In two studies, we examined these two components that make for dissatisfying decisions: What happens when the decision seems hard because the likely outcome is negative whatever one chooses, and what happens when the decision is hard because one has incomplete information about the options. We did so by manipulating the harshness of the environment (“harsh” choices between “bad” options vs. “kind” choices between “good” options) and by manipulating the amount of the outcome feedback available (“full” feedback for all options vs. partial feedback, only for the chosen option).

Economic decision theory predicts no interaction between these factors: Full feedback will always help one maximize the expected value (EV) at least as effectively as partial feedback (irrespective of the kindness of the environment), because full feedback delivers information at a faster rate (each “packet” of feedback contains more data), and perhaps also—in some instances—because it supports direct comparison between the options (e.g., making it easier to spot when one option dominates the others).Footnote 1 However, behavioral decision theory, and some behavioral data, might lead us to expect that the natural advantage of full (over partial) feedback might play out differently, depending on whether the world is harsh or kind. Some researchers have shown that the (experienced) regret that can arise from comparing obtained and forgone outcomes is an important driver of choice, with obtained and forgone outcomes receiving similar weights in subsequent decisions (Grosskopf, Erev, & Yechiam, 2006). In contrast, in their analysis of repeated play in strategic games, Camerer and Ho (1999) concluded that “players generally weight foregone payoffs about half as much as actual payoffs” (p. 869). In other words, decision makers may not always extract (or use) the full value of the information that full feedback provides.

--------------------

Short exercise 1
In the passage on feedback and decision environments, how much weight did Camerer and Ho conclude players give to foregone payoffs compared with actual payoffs?
Short exercise 2
Resume the passage on feedback and harsh versus kind decision environments from the point where it stops.
The rows that come after this passage play no part in the work here.

Dataset content
--------------------

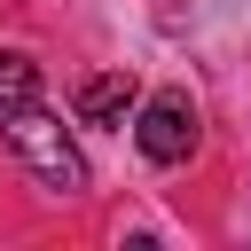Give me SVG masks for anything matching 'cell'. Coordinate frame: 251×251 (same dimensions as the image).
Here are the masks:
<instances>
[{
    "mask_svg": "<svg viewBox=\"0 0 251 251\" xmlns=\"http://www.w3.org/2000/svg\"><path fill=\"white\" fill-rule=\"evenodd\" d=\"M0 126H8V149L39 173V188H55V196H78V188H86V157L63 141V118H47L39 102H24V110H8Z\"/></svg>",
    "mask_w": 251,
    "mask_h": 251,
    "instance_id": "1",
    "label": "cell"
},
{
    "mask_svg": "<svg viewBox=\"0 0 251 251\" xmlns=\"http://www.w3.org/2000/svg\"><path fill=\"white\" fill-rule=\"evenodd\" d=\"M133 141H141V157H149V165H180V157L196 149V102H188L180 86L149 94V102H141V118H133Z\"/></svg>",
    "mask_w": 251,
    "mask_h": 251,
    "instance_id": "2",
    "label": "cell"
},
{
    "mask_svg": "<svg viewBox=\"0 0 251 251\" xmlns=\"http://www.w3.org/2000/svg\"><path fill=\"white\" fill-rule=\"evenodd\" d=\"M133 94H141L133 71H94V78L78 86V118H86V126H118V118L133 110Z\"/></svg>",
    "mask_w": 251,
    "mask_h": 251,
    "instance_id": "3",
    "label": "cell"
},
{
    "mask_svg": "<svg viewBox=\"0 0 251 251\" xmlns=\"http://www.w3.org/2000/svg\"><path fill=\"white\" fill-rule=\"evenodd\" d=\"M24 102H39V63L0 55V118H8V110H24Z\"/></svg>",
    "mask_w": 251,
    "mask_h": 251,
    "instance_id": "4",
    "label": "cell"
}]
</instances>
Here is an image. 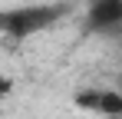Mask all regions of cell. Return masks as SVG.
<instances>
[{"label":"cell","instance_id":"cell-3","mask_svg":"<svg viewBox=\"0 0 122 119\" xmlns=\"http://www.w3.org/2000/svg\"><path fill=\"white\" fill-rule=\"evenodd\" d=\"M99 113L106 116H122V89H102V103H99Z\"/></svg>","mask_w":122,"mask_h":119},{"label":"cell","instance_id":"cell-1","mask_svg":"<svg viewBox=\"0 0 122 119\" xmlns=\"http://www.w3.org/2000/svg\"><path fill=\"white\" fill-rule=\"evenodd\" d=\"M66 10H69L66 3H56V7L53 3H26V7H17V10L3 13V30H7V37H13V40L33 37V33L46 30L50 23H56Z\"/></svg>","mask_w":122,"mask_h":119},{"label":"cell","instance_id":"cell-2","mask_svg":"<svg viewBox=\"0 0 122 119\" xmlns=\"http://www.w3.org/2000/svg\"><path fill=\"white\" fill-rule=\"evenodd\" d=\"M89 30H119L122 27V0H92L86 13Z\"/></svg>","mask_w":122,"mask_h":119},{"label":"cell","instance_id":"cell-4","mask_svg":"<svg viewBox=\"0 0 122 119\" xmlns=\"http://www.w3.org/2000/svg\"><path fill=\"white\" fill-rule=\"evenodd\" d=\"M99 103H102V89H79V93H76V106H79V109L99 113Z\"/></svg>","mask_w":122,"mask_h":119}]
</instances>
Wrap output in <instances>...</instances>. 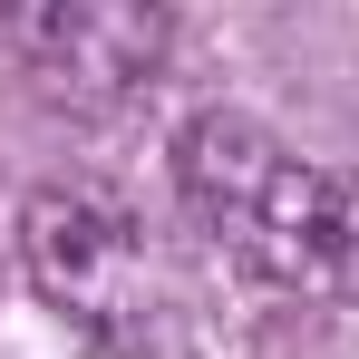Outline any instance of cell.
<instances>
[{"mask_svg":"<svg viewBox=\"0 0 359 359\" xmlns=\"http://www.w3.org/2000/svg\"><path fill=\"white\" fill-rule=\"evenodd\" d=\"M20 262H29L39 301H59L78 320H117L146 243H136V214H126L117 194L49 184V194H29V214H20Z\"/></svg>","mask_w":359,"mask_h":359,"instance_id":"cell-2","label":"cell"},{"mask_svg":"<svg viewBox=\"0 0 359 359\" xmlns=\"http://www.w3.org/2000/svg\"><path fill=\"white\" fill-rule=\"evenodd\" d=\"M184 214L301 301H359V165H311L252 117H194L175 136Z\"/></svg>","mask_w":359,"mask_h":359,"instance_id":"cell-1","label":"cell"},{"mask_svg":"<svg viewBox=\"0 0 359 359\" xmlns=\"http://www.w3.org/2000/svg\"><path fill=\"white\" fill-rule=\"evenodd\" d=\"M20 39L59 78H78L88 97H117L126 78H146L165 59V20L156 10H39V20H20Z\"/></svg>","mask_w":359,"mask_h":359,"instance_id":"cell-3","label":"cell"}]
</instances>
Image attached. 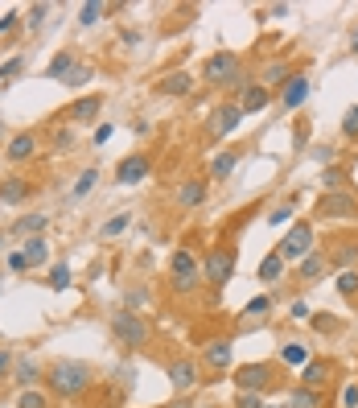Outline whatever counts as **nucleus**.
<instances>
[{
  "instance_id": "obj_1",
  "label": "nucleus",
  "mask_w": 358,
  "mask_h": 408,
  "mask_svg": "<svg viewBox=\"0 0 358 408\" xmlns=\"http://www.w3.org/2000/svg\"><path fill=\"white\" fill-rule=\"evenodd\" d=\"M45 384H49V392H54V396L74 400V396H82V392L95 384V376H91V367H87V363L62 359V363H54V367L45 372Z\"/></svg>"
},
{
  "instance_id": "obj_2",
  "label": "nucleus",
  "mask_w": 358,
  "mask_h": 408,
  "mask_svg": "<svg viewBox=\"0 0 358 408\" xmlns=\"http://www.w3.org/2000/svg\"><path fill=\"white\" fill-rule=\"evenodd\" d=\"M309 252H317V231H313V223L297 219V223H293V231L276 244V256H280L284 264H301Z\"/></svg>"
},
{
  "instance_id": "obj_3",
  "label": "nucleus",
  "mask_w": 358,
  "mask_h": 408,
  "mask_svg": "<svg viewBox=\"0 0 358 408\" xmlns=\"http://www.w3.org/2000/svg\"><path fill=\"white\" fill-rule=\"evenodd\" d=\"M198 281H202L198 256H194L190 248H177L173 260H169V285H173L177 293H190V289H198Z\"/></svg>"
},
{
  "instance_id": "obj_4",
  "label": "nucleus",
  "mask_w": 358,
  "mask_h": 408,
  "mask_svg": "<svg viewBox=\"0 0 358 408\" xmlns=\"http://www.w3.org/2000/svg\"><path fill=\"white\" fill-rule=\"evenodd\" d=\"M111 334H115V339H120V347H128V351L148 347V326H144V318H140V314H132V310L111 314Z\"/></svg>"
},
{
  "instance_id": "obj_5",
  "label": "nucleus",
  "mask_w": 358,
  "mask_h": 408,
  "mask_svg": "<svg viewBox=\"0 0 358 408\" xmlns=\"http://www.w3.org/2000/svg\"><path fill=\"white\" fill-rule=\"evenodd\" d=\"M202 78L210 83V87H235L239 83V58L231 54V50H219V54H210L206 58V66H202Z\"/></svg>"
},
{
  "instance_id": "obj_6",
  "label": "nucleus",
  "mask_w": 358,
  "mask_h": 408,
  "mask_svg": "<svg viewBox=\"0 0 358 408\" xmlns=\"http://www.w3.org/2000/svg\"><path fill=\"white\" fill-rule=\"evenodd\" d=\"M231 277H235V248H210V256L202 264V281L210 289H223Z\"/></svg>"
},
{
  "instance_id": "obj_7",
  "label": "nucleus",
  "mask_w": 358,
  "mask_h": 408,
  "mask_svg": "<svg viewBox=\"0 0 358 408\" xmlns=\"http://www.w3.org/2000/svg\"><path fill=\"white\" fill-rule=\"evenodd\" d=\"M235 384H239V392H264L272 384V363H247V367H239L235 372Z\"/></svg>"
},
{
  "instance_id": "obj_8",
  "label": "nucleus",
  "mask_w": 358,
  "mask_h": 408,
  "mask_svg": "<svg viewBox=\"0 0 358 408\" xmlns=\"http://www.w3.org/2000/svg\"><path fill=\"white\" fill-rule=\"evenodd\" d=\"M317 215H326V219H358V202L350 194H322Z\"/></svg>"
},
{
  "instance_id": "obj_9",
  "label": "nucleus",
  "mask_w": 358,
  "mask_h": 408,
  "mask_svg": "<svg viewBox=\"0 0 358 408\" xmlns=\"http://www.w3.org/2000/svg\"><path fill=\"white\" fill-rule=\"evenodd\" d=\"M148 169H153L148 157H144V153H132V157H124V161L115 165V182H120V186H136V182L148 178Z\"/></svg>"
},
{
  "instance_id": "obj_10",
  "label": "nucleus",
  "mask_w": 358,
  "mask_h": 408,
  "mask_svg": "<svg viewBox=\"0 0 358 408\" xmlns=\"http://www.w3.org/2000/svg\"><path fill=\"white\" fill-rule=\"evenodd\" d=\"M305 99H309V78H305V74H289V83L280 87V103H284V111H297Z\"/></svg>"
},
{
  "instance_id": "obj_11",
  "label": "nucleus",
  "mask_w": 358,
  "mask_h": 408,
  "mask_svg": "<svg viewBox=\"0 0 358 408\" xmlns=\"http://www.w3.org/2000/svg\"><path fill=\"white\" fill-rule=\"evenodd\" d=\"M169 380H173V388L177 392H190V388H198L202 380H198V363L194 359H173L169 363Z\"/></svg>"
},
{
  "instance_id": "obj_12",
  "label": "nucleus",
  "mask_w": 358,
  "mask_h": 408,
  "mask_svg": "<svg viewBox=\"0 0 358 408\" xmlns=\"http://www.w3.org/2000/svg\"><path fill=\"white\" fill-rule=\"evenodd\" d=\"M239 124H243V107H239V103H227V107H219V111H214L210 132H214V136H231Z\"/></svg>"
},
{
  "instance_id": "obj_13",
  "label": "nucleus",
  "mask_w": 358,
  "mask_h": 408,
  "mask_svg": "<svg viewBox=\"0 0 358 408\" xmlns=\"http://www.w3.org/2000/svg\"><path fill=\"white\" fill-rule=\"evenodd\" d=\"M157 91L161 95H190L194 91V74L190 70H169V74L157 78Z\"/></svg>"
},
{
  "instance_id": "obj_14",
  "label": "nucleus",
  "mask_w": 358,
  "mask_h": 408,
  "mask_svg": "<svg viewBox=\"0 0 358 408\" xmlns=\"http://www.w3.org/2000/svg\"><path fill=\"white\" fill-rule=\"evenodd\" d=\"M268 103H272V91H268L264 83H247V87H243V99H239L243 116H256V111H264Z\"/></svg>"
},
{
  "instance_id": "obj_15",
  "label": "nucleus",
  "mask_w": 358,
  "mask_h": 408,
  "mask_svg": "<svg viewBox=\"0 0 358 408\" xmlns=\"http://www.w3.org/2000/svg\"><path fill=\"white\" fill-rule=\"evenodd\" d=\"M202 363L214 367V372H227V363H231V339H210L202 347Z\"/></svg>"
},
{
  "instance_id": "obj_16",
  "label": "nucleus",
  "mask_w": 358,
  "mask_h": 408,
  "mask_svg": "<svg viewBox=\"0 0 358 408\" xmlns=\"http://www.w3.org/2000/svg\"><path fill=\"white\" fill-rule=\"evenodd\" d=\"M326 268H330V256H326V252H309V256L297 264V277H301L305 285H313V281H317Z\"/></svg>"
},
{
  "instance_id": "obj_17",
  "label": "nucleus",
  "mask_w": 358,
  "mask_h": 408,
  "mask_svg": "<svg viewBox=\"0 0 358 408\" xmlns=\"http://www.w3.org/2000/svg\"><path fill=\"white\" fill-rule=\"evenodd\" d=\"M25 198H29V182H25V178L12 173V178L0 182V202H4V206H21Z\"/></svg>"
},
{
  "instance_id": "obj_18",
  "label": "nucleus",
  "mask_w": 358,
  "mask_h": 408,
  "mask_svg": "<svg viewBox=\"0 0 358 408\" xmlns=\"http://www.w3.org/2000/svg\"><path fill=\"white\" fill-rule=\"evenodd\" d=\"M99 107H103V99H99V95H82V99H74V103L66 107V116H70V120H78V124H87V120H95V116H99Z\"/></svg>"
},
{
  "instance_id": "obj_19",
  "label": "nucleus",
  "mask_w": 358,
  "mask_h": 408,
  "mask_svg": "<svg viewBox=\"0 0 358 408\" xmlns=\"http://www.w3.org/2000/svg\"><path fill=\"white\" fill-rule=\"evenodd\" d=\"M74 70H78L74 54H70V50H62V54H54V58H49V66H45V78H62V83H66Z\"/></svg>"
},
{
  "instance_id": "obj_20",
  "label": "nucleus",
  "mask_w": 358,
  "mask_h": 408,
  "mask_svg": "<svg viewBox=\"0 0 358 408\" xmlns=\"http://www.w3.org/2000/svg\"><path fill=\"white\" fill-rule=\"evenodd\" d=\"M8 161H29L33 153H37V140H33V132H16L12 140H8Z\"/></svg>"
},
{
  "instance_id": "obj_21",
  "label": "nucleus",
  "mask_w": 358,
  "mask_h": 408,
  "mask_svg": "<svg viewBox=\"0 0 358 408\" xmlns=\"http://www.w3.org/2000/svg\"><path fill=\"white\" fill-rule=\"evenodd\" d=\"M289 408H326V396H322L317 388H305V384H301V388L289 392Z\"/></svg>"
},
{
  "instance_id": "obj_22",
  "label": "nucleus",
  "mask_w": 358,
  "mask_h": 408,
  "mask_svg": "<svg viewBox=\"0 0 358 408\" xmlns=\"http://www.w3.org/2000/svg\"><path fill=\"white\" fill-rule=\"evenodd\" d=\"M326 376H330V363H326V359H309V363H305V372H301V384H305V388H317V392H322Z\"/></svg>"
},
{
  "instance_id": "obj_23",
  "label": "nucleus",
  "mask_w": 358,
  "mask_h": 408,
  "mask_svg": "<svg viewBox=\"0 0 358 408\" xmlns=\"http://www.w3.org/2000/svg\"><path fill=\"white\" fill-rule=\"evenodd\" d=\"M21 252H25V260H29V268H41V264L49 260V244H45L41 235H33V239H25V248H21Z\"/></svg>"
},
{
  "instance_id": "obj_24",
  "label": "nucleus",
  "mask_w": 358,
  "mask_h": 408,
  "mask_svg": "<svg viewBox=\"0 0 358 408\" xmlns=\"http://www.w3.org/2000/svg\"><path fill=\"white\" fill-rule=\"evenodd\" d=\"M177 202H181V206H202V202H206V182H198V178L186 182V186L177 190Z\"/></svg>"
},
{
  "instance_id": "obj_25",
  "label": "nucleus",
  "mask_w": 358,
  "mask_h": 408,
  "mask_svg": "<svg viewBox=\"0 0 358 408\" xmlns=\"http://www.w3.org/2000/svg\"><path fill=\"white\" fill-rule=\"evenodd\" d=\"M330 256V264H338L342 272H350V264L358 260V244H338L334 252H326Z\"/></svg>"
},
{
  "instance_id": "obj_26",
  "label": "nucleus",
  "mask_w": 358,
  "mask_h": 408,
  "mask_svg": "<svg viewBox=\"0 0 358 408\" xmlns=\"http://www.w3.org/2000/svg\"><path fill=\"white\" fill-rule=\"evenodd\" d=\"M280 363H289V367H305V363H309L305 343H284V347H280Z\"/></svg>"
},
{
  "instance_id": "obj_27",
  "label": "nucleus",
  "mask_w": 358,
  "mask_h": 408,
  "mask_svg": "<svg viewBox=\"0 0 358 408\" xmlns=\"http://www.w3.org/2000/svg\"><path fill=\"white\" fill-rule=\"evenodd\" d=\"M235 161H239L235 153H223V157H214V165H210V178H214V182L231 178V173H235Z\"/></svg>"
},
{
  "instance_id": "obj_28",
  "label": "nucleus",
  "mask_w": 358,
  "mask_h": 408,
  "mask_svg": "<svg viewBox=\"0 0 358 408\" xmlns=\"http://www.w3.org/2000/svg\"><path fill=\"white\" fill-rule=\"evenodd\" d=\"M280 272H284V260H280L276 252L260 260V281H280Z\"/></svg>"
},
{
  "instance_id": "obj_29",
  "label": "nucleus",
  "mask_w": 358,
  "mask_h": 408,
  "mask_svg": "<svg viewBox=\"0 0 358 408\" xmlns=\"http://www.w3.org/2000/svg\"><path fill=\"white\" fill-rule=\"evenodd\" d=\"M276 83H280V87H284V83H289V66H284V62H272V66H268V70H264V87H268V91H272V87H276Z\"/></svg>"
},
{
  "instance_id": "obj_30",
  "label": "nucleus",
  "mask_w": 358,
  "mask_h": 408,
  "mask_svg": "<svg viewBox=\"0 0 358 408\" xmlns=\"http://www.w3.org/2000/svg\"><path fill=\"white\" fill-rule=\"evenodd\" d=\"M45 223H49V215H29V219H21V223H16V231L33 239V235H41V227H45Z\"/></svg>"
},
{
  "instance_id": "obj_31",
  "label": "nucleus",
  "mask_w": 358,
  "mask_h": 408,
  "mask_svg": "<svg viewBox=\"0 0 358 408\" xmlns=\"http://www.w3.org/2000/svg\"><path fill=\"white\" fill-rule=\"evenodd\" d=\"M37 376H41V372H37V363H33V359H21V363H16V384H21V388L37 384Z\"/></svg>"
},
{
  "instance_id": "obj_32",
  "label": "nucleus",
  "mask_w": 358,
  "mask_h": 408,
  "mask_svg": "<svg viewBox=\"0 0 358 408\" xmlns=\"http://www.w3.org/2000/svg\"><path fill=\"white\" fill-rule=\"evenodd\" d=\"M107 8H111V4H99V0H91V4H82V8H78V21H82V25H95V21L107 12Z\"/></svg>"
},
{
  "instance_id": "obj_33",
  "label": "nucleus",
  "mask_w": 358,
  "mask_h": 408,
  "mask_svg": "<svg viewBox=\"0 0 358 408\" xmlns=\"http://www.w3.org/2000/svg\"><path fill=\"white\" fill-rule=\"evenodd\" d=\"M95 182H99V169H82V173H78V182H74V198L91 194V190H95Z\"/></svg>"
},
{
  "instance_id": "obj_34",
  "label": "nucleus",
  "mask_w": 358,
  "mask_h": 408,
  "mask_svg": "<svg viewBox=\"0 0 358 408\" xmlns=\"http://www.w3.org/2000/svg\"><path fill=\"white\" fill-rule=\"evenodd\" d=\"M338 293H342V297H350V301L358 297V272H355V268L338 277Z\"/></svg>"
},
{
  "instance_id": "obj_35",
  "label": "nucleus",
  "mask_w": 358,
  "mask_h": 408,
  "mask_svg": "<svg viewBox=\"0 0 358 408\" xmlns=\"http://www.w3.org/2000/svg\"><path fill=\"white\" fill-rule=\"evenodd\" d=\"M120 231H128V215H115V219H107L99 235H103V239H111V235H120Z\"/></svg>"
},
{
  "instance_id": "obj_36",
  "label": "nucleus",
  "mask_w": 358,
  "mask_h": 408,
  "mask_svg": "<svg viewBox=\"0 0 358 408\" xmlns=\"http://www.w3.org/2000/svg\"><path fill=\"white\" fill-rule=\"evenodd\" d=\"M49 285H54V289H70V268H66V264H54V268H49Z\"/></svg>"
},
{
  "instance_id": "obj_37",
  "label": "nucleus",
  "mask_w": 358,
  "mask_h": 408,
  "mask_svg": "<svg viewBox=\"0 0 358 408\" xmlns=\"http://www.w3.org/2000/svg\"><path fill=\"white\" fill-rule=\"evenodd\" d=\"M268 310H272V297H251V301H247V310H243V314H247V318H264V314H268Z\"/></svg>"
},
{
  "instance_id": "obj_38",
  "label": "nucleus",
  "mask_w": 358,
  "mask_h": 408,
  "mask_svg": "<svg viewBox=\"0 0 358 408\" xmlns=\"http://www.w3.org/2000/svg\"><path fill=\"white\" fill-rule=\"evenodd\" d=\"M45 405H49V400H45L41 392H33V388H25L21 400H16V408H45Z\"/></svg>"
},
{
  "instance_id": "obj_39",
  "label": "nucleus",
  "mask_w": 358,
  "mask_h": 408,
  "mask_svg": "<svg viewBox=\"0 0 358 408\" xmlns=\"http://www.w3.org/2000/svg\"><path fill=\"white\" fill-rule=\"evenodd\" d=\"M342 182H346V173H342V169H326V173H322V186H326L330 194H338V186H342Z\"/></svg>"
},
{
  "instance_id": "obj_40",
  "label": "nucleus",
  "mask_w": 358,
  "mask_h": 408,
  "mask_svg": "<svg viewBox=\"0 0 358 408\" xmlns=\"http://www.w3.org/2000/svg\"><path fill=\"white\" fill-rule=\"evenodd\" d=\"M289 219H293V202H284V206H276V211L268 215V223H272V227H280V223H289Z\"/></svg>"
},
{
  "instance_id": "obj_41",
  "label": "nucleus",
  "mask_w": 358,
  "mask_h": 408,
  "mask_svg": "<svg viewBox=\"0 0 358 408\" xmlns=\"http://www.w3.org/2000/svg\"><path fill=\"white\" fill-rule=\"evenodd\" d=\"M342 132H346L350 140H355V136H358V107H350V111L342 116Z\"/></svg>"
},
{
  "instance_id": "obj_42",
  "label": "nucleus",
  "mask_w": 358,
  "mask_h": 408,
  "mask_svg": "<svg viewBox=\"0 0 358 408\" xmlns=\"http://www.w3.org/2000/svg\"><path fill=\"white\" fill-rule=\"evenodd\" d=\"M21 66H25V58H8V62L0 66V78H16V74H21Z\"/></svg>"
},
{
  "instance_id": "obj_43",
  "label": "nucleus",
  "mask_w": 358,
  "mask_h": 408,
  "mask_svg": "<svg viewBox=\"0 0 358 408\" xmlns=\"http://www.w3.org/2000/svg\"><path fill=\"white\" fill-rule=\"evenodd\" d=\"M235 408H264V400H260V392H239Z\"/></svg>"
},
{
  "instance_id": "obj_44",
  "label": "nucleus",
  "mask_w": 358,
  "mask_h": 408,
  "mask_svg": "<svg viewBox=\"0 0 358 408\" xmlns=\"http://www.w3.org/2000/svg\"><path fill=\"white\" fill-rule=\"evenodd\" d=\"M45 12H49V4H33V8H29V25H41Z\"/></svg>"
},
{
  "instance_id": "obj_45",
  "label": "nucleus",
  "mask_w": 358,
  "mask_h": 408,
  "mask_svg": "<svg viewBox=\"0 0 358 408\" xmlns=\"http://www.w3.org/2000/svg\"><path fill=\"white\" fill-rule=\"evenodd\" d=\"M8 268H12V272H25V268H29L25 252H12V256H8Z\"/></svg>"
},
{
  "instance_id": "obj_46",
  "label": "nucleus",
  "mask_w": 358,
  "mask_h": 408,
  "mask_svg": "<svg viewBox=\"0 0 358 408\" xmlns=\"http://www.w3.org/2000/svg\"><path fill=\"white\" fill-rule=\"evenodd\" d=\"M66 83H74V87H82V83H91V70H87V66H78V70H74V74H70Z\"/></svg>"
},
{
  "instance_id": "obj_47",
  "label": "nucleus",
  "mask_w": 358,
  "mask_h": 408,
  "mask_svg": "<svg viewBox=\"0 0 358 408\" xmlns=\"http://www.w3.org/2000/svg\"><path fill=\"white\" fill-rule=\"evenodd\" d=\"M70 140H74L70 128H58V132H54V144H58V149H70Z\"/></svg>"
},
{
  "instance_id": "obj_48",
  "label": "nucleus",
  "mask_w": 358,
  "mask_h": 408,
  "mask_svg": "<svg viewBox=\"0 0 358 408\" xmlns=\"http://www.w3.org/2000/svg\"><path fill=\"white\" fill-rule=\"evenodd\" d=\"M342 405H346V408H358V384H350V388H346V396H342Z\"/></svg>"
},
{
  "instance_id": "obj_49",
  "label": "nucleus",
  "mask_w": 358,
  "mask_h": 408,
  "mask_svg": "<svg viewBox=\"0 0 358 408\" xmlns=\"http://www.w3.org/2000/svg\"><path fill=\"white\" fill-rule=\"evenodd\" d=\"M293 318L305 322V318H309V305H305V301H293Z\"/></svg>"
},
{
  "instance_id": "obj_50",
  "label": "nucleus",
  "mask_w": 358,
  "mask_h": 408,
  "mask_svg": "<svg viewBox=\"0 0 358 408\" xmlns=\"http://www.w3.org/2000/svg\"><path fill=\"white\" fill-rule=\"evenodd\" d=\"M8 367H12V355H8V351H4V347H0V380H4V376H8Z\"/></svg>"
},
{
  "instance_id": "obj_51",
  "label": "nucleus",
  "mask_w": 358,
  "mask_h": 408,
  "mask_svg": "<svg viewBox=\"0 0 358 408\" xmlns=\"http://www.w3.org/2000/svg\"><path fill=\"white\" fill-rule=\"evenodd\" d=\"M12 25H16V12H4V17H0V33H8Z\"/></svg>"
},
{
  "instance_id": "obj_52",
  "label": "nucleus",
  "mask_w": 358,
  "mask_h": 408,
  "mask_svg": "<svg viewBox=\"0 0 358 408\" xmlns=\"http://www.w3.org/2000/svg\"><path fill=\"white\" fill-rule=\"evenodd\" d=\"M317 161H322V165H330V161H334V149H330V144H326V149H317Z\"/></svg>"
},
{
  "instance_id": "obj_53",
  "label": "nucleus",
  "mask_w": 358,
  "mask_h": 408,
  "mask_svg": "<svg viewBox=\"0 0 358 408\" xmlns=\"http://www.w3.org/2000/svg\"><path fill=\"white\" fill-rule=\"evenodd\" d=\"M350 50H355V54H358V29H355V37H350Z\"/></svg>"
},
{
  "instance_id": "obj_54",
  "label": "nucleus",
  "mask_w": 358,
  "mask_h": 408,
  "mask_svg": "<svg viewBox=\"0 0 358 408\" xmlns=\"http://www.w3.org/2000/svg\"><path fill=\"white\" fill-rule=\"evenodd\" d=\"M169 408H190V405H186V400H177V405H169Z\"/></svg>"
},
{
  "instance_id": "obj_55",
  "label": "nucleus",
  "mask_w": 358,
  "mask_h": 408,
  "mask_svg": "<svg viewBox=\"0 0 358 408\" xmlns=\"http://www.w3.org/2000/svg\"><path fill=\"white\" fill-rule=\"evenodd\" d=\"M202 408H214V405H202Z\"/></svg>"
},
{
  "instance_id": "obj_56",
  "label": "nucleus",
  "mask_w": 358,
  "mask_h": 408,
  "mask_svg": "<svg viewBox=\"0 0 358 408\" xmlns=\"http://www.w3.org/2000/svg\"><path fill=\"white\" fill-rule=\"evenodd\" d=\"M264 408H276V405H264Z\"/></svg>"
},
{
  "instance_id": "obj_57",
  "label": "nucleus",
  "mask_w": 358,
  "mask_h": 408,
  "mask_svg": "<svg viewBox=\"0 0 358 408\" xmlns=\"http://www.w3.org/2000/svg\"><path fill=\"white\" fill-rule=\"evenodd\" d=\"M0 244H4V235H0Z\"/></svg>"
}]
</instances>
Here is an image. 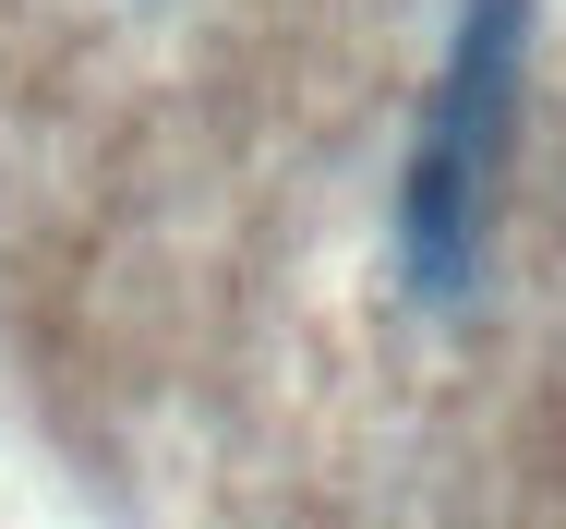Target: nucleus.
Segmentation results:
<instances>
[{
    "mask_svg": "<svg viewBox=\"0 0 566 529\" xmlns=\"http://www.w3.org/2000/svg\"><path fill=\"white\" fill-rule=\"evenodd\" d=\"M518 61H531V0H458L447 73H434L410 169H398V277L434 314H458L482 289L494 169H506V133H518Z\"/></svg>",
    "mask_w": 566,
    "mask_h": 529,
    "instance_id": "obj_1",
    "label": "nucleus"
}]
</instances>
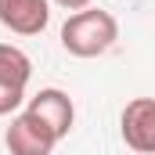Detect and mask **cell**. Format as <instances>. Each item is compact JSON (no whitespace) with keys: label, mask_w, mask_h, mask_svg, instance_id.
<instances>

--------------------

Final result 1
They concluded that players generally weight foregone payoffs about half as much as actual payoffs.

Final result 2
Despite their general conclusion, Camerer and Ho’s (1999) estimates for the discount rate applied to forgone outcomes varied widely between games, but Camerer and Ho offered little discussion of the source of this variability.Footnote 2 Simon’s (1955) classic analysis of boundedly rational choice may offer one explanation for such variability. If one’s current pattern of choice offers “good enough” outcomes (i.e., outcomes exceeding one’s aspiration level—the performance that would meet one’s personal target for this decision), one need not consider whether other (nonchosen) options are superior. Presumably, such down-weighting, or ignoring, of forgone outcomes will be more common in a “kind” world in which most outcomes are positive. Therefore, the harshness of the decision environment might determine the extent to which decision makers use information about forgone outcomes.

To examine this possible interaction, we conducted two studies in which participants made repeated choices, and we manipulated (1) whether the decision environment was harsh or kind, and (2) whether participants obtained full or partial feedback. We evaluated the impacts of these features by examining the quality of participants’ choices (i.e., proportions of optimal responses) and their tendencies to alternate between options (switch rate). Switching between options on successive choices may reflect indifference (or high uncertainty) over the best option, exploration of different options, or a (usually misguided) strategy for maximizing profit (Vulkan, 2000). We adopted two approaches to disentangle these possibilities. First, we changed the manner in which participants signaled their preference (trial-by-trial choices vs. a one-off “policy” choice, in which participants indicated, in advance, their preference for a run of 20 consecutive trials; cf. Camilleri & Newell, 2013). Second, we elicited participants’ beliefs about the best strategies when making repeated choices (in a series of simple described problems).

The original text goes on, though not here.